私は、もう一度言ってみようと思っていた。
嘘なんかじゃない、本当の気持ち。
「ねえ、春」
「ん?」
「……好き、です」
また勘違いされて終わっちゃうかな。
エイプリルフールの嘘だと思われちゃうかな。
それでも私は、素直にまっすぐ伝えたいと思った。
いつも支えてくれる君。優しくて明るい君。いつも元気をくれる君のことが大好き。
この気持ちをちゃんと伝えたい。
彼は私を振り返って、大きく目を見開いた。
一瞬驚いていたかと思えば、少しいたずらっぽく笑う。
「うん、俺も」
「え…?」
「俺も、咲季のことが好きだよ」
「え……」
彼の口から紡がれた言葉に、私は息を呑む。
あれ、でも、もしかして……。
「…え、エイプリルフールの嘘?」
夜中の仕返し、みたいなものだろうか。
彼は変わらず楽しそうに笑っている。
「咲季、知らないの?」
「え?」
「エイプリルフールの嘘は、1日の午前中まで。午後はネタ晴らしなんだよ」
「そ、そうなんだ…」
知らなかった。嘘は午前中で終わりなんだ。
ということは、今の彼の告白は………。
「嘘じゃないよ。俺は咲季が好き。この気持ちは、嘘なんかじゃない」
春が、私のことを好き…?
「一晩寝て冷静に考えてみたら、咲季がエイプリルフールだからって、嘘の告白なんてしないだろうなって。あの時の咲季、すげー顔真っ赤だったし」
「え、えっと…」
きっと今も顔が真っ赤に違いない。頬に熱が集まっていくのが自分でも分かる。
「素直に受け取れなくてごめん。

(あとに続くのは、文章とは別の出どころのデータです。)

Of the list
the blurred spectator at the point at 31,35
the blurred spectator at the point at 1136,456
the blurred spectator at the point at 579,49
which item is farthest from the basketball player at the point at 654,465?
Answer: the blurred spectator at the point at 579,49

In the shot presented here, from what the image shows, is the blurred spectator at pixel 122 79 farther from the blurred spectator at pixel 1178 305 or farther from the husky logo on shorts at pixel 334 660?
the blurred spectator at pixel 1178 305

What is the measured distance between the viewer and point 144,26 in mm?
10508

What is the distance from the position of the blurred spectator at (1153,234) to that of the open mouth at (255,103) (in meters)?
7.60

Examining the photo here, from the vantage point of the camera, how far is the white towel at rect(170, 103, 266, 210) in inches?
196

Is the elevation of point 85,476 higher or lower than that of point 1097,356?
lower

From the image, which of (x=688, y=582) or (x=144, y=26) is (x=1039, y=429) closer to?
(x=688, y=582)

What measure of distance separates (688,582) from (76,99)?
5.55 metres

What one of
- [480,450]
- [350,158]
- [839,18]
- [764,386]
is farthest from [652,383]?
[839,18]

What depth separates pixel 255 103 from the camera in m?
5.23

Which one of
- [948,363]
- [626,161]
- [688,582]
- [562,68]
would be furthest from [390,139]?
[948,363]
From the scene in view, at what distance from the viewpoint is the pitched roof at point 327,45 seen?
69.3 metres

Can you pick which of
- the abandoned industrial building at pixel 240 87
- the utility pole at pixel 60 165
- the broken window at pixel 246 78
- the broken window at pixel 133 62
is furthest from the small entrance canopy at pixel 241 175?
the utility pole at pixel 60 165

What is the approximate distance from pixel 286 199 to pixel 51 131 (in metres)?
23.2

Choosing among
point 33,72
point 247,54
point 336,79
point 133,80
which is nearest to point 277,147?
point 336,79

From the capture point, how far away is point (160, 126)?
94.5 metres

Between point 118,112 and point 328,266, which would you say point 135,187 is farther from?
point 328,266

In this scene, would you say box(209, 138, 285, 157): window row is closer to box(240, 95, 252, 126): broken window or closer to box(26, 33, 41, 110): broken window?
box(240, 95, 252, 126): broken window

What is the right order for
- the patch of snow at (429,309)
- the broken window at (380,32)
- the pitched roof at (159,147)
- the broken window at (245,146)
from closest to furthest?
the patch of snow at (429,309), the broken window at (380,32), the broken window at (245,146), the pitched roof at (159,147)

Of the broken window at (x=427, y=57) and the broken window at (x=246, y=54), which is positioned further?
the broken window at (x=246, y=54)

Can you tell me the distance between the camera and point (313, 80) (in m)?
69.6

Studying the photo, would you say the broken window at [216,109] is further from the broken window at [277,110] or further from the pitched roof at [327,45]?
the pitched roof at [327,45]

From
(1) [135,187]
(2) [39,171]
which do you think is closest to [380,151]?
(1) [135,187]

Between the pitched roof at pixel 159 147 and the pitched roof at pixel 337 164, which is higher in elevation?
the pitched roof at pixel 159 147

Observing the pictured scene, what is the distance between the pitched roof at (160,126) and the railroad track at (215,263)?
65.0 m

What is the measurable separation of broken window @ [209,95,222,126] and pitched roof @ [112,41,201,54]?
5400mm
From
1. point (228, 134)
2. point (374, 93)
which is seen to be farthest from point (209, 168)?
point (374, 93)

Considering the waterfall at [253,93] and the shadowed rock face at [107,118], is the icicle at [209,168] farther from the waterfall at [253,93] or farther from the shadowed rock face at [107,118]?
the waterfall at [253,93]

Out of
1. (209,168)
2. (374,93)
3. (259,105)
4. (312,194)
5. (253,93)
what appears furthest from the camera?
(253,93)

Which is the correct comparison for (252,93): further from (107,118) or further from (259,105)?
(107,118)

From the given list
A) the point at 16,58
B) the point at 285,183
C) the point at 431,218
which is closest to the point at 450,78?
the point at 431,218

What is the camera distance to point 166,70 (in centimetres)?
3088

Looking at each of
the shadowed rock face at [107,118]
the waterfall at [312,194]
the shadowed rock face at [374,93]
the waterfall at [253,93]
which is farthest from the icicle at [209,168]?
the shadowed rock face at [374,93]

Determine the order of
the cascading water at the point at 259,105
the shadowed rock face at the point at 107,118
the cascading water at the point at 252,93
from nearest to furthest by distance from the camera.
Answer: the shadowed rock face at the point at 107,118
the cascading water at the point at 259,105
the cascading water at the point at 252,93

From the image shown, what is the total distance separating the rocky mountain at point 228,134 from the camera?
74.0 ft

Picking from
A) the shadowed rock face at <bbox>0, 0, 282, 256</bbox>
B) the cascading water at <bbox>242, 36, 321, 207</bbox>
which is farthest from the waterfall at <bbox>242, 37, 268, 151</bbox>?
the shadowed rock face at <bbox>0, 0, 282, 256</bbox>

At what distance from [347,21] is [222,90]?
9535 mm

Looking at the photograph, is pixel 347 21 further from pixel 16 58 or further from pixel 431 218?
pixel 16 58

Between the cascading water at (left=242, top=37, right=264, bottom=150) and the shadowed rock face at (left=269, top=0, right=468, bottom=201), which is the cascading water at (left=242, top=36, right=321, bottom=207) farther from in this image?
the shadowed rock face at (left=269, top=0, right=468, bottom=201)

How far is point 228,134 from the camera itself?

せっかく勇気出して言ってくれたのに」
「あ、ううん」
「だから俺も素直にちゃんと伝えようって思った」
彼は私に一歩近付くと、優しく私の手を取った。
「咲季、好きだよ」
彼の穏やかな声が、静かな住宅街に響く。
真っ赤になった顔を見られるのが恥ずかしかった。
だけど、私も彼の顔を見てちゃんと伝えたい。
「わ、私も、春のことが大好き」
見上げた彼の顔は、見たこともないくらいに真っ赤だった。
きっとそれは、夕焼けのせいだけではなかったと思う。